As NOM often tells us, married people live longer

Timothy Kincaid

March 14th, 2013

The National Organization for Marriage often touts the statistical advantages of marriage. For example, this is from their fact sheet, Why Marriage Matters:

Both men and women who marry live longer, healthier and happier lives. On virtually every measure of health and well-being, married people are better-off than otherwise similar singles, on average.

Which is, to my way of thinking, a good reason to support marriage equality. Unless, I suppose, you don’t want gay people to live longer, healthier, and happier lives.

But I think NOM would counter that these statistics of benefit only apply to heterosexual marriages. And it is the magical, mystical, godly coming together of penis and vagina that in some unknown way (similar to the power of wearing your lucky socks on game day) gives better lives. I get the sense that they really do think there’s something holy and mysterious about heterosexual married sex.

But they would be wrong. The Danes took a look. (LA Times)

Men in same-sex marriages are living longer, according to Danish researchers, but mortality rates among married lesbians have begun to rise after a long period of decline.

The study, published Tuesday in the International Journal of Epidemiology, used Denmark’s civil registry to follow 6.5 million adults from 1982 to 2011. The study is the first of its kind to examine mortality — the risk of death during a specific period of time — and relationship status for an entire nation.

(What do you bet NOM mentions this study… but only the part about married lesbians mortality beginning to increase.)

And it turns out that it isn’t penis in vagina, after all, that results in longer lives.
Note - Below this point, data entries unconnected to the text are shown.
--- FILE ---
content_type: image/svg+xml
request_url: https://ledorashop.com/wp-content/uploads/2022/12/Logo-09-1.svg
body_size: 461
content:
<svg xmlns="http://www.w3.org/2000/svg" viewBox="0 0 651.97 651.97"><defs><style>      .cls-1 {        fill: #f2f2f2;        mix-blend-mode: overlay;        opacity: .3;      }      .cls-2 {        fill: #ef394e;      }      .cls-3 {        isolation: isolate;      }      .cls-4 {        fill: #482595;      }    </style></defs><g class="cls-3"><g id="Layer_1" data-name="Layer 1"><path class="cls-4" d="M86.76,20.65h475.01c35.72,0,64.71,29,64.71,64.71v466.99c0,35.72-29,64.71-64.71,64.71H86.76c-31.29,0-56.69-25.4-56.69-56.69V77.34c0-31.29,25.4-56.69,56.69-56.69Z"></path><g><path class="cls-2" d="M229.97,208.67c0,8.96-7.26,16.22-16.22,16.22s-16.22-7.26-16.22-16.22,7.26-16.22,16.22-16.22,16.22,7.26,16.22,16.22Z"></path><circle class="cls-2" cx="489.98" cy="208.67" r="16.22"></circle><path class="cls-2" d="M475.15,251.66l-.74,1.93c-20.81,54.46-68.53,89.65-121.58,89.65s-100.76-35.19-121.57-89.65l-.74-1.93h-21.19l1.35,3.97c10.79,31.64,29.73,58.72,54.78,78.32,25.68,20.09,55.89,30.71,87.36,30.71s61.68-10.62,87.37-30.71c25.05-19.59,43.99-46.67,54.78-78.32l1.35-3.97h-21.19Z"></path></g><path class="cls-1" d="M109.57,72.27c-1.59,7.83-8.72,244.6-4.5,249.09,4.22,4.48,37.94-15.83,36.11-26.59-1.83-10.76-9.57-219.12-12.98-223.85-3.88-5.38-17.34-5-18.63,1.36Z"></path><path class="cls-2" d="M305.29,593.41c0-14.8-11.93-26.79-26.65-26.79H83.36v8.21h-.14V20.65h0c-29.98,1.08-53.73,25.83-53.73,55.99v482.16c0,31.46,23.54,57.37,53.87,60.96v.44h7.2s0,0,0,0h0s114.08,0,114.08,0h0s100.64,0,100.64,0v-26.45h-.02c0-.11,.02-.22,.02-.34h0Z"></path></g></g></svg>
Researchers found that marriage in and of itself did not ensure low mortality during the period studied. For instance, opposite-sex married couples who lived apart faced a two-fold increase in their mortality rate.

Also, heterosexual men and women saw a steep jump in their mortality rate during the study period if they were married two or more times. The rate increased 27% for women with each successive marriage, and it increased 16% for men.

And so, with their usual logic, social conservatives will continue to insist that gay men and women leave their partners and live celibately. Or marry someone of the opposite sex – even though they know that this is likely to result in some poor soul’s unhappy divorce and remarriage (and increased mortality).

You’re killing me, NOM, you’re killing me!

John W

March 14th, 2013

A further problem for NOM is that their own Maggie Gallagher (and her co-author, Linda Waite)proposed mechanisms by which the marital health advantage functions: emotional support; spousal encouragement of healthy habits (also known as ‘nagging’); monitoring of each other’s health, and serving as primary care-giver for each other.

NOM has to explain why any of these would apply only to mixed-sex couples.

(The Case for Marriage: Why Married People Are Happier, Healthier, and Better Off Financially)

Michael Moore

April 4th, 2013

It’s really hard to draw any conclusions about whether results from Denmark, which has universal health care, would have any relevance to the health or mortality rates of married vs. unmarried gay or straight people in the U.S., which lacks universal health care.